Records for the task:

════════════════════

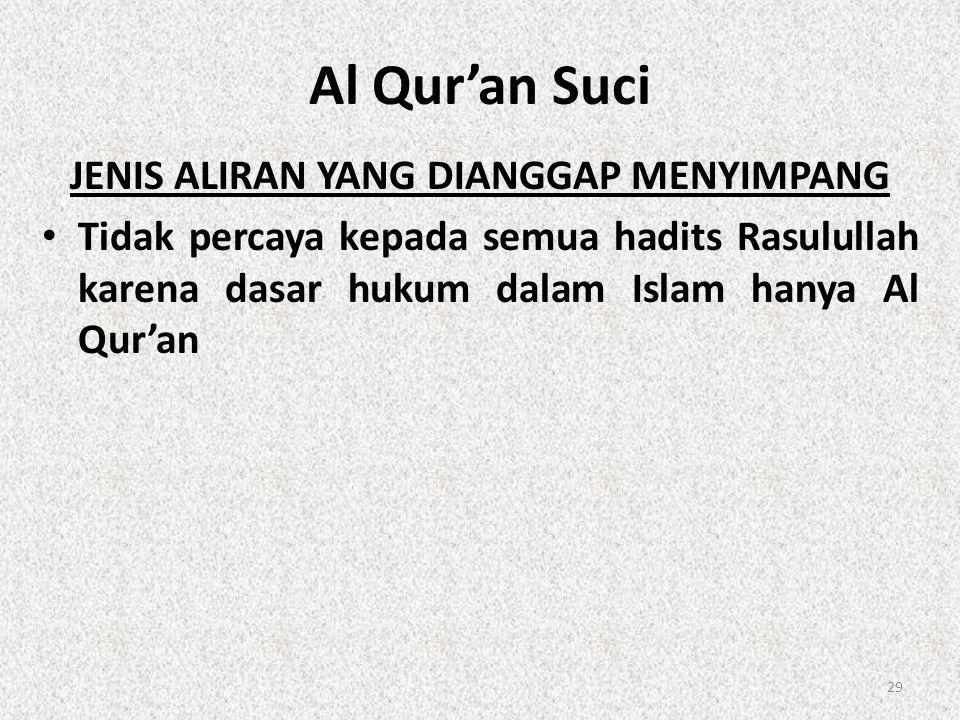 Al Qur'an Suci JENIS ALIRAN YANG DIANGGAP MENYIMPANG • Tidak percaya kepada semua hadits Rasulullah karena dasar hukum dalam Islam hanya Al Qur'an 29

════════════════════

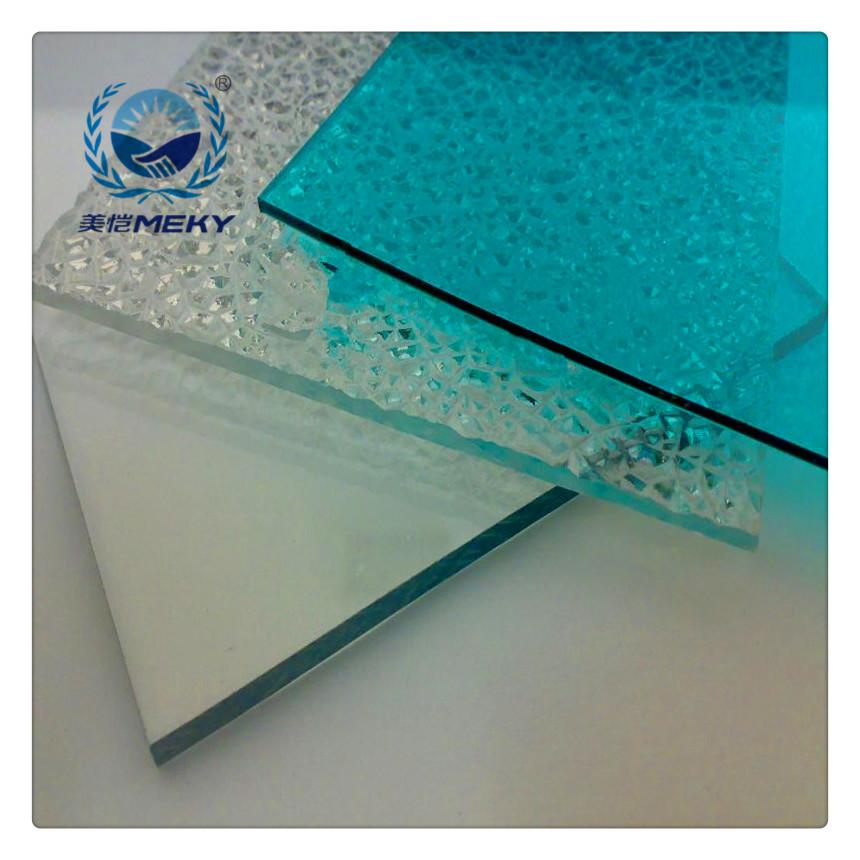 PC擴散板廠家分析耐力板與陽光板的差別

════════════════════

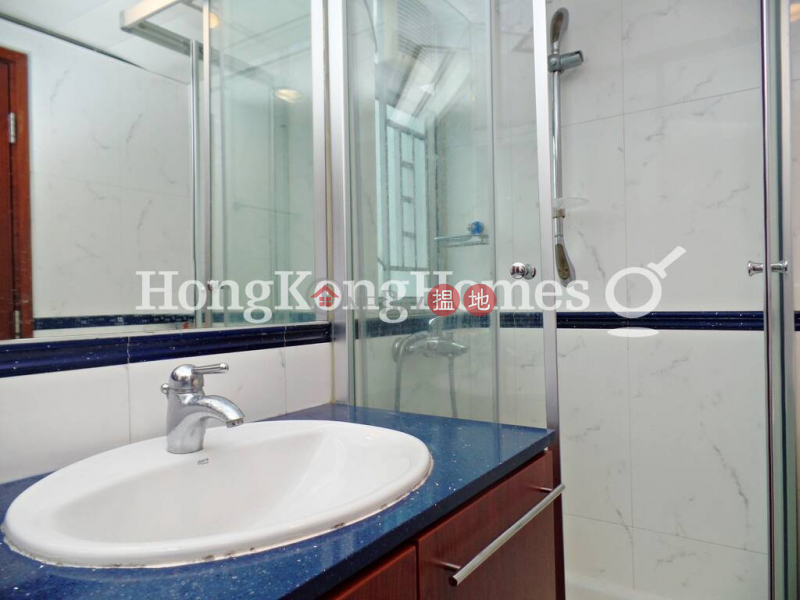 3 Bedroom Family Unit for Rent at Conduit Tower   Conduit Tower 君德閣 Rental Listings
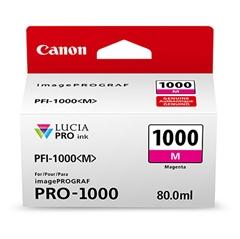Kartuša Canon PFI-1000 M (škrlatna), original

════════════════════

What is needed: Would you write out exactly the lines above, starting at the line containing "3 Bedroom Family" and stopping after the line containing "Kartuša Canon PFI-1000 M (škrlatna), original"? Omit the pictures.

Written answer:
 3 Bedroom Family Unit for Rent at Conduit Tower   Conduit Tower 君德閣 Rental Listings
Kartuša Canon PFI-1000 M (škrlatna), original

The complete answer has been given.